Waar je in Nederland restaurants hebt die zich kunnen onderscheiden met lokale producten, zijn lokale producten in veel Franse streken zó normaal, dat je je er niet eens mee kúnt onderscheiden. In een stadje als Amboise, aan de Loire in midden-Frankrijk, hebben vrijwel alle restaurants lokale producten op de menukaart. Zo weet eigenaar Arnaud Morillon, van restaurant l’Ecluse, precies te vertellen van welke boerderij het rundvlees komt, of waarvandaan de kaas komt, en natuurlijk de wijn. “Deze vis komt van een visserij bij Nantes,” zegt hij bij het opdienen van het hoofdgerecht. De kaas komt uit Touraine en Pontlevoy.” Alles lokaal. Bij de ingang hangt een groot schoolbord, waarop dat nog eens extra benadrukt wordt. Een verschil met de korte keten in Nederland is er wel: de afstanden. Zo komt de vis uit Nantes, ruim tweehonderd kilometer verderop. Maar Nantes ligt, net als Amboise, aan de Loire. Dus lokaal, redeneren de chefs.
Zelfs in het mondaine Parijs vind je lokale producten te over. Al moet je vaak wel buiten de toeristische gebieden kijken. Overal vind je winkels met lokale producten: kleine zelfstandigen, in bio-winkels als Bio C’Bon, maar er bestaan ook een ketens van winkels met lokale producten: bijvoorbeeld Au Bout du Champ en La Recolte. Waarbij de eerste vooral de nadruk legt op het lokale, met producten van maximaal 150 kilometer verderop. La Recolte koopt biologische producten direct van tachtig leveranciers, maar dan wel weer uit heel Frankrijk. Dus olives uit de Provence, Champignons de Paris maar dan wel uit de Lot en fromage, kaas uit noord-Frankrijk.
De Franse grootgrutter Carrefour kan niet achterblijven en heeft schappen vol producten Reflets de France, (Bespiegelingen van Frankrijk) met Fraises de Dordogne aardbeien uit de Dordogne en Miel de Midi-Pyrénées, honing uit de Pyreneeën. Daarnaast melden allerlei dagelijkse producten vaak trots dat de tarwe, de visproducten of de sojabonen uit Frankrijk komen, uiteraard vergezeld van een kek Frans vlaggetje. Zelfs in de folder van de Duitse discounter Aldi wordt benadrukt dat de Choux de Bruxelles (spruitjes) van Origine France zijn.

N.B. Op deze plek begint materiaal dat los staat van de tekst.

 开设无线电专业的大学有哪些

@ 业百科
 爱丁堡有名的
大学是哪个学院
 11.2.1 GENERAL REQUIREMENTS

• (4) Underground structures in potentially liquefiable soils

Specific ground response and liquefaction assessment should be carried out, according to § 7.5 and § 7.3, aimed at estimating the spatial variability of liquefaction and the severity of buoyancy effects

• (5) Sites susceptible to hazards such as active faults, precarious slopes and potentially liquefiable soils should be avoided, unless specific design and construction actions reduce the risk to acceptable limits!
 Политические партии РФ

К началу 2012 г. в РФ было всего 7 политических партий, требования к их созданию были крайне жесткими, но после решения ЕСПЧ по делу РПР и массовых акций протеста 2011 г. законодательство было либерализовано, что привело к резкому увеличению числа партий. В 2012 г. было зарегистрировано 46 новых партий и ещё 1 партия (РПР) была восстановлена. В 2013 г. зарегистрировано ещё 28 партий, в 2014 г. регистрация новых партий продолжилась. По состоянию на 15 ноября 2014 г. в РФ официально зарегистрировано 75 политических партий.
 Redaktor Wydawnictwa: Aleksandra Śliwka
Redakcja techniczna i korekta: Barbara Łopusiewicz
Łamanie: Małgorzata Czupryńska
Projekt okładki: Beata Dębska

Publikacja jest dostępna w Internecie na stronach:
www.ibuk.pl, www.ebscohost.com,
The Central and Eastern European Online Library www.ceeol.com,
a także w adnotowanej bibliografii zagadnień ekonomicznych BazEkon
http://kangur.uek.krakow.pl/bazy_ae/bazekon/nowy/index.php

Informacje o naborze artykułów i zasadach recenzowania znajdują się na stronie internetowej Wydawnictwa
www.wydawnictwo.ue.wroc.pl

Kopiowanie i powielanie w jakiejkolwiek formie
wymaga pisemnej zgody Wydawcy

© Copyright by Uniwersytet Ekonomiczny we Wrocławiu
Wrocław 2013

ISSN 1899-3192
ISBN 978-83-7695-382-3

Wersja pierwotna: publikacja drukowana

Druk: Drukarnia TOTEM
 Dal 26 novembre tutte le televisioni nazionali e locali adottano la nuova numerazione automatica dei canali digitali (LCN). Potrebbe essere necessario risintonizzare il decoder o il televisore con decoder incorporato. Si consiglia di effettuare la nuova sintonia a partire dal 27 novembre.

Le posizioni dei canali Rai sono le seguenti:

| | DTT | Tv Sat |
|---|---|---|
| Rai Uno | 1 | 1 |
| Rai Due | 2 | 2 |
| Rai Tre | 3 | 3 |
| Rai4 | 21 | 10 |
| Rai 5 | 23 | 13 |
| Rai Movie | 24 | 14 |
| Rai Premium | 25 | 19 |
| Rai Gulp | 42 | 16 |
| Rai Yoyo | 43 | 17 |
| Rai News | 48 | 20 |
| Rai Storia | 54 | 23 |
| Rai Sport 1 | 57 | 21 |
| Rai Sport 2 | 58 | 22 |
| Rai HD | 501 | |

Dit betekent niet dat het allemaal vanzelf gaat. Ook in Frankrijk kan de korte keten wel wat hulp gebruiken. De overheid promoot lokaal voedsel flink. Zo loopt in Parijs op dit moment het Festival du mieux manger, een voedselfestival dat zich richt op lokale producten van kleine producenten. Daarnaast is Frais et Local, vers en lokaal, een grote site waarop je honderden producenten en verkooppunten kunt vinden. Ook vind je door heel Frankrijk heen de zogenaamde AMAP initiatieven, waarin consumenten samenwerken met lokale producenten. Ook de Nederlandse Ambassade in Parijs is geïnteresseerd. Die nam interviews af met Fransen die werken aan korte ketens.